Bundesentwicklungsminister Gerd Müller will Religionen verstärkt als Bündnispartner in Krisenregionen gewinnen. Er setzt auf die gemäßigten Vertreter der Glaubensgemeinschaften, die häufig mehr Vertrauen besitzen als staatliche Institutionen

epd

Der Entwicklungsminister der Bundsregierung, Gerd Müller (CSU), fühlt sich dem „Weltethos“-Projekt des Theologen Hans Küng verbunden. Seine Entwicklungspolitik ist von Küngs Idee beeinflusst, einen Konsens der Religionen in Wertefragen zu erzielen. Eine neue Strategie seines Ministeriums sieht nun eine systematischere Zusammenarbeit mit Religionsgemeinschaften in den Partnerländern vor. „Kein Friede unter den Nationen ohne Frieden unter den Religionen. Kein Frieden unter den Religionen ohne Dialog zwischen den Religionen“, zitiert Müller Küng in der Einleitung eines neuen Strategiepapiers.
● ● ● ●
» **Schriftliche Aufgaben**
A. Wie lautet der Textauszug über Gerd Müller und die Religionen von „Der Entwicklungsminister der“ bis „eines neuen Strategiepapiers.“, wenn Sie ihn aktualisieren und dabei „Partnerländern“ durch „Kooperationsländern“ ersetzen?
B. Beantworten Sie anhand des Textauszugs über Gerd Müller und die Religionen diese Fragen:
(i) Welcher Partei gehört Gerd Müller an?
(ii) Auf welche Vertreter der Glaubensgemeinschaften setzt er?
(iii) Wessen Projekt fühlt er sich verbunden?

» **Aufgeführte Datensätze**
● ● ● ●
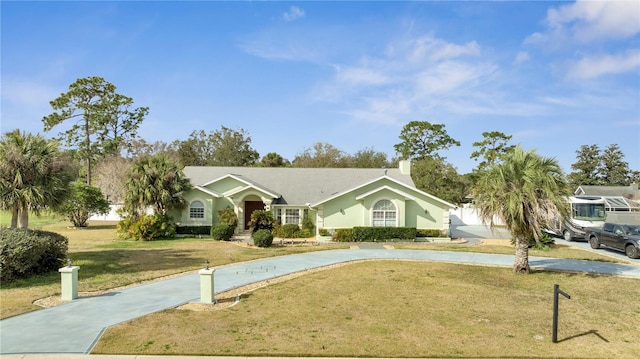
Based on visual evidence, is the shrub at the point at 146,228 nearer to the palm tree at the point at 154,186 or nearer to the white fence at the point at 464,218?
the palm tree at the point at 154,186

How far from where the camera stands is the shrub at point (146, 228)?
25.0 meters

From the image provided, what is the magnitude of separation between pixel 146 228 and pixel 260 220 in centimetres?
733

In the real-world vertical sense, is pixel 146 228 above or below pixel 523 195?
below

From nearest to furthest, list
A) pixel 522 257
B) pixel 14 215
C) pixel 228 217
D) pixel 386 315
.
Answer: 1. pixel 386 315
2. pixel 14 215
3. pixel 522 257
4. pixel 228 217

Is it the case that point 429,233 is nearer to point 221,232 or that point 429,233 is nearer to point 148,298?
point 221,232

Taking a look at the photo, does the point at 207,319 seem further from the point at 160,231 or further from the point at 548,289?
the point at 160,231

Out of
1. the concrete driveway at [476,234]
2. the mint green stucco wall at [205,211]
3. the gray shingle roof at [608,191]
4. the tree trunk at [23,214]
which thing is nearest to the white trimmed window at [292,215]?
the mint green stucco wall at [205,211]

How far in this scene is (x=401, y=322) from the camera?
9.48 m

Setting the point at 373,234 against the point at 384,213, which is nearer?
the point at 373,234

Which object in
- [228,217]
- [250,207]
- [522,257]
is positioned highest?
[250,207]

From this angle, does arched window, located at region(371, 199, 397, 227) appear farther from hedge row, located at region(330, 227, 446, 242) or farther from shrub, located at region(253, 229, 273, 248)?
shrub, located at region(253, 229, 273, 248)

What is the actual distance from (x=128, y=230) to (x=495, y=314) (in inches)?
908

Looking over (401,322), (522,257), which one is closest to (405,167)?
(522,257)

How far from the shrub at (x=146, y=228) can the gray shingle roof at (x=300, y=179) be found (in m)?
5.38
● ● ● ●
» **Ergebnisse der Übung**
A.
Der Entwicklungsminister der Bundsregierung, Gerd Müller (CSU), fühlt sich dem „Weltethos“-Projekt des Theologen Hans Küng verbunden. Seine Entwicklungspolitik ist von Küngs Idee beeinflusst, einen Konsens der Religionen in Wertefragen zu erzielen. Eine neue Strategie seines Ministeriums sieht nun eine systematischere Zusammenarbeit mit Religionsgemeinschaften in den Kooperationsländern vor. „Kein Friede unter den Nationen ohne Frieden unter den Religionen. Kein Frieden unter den Religionen ohne Dialog zwischen den Religionen“, zitiert Müller Küng in der Einleitung eines neuen Strategiepapiers.

B.
(i) Der CSU.
(ii) Auf die gemäßigten Vertreter.
(iii) Dem „Weltethos“-Projekt des Theologen Hans Küng.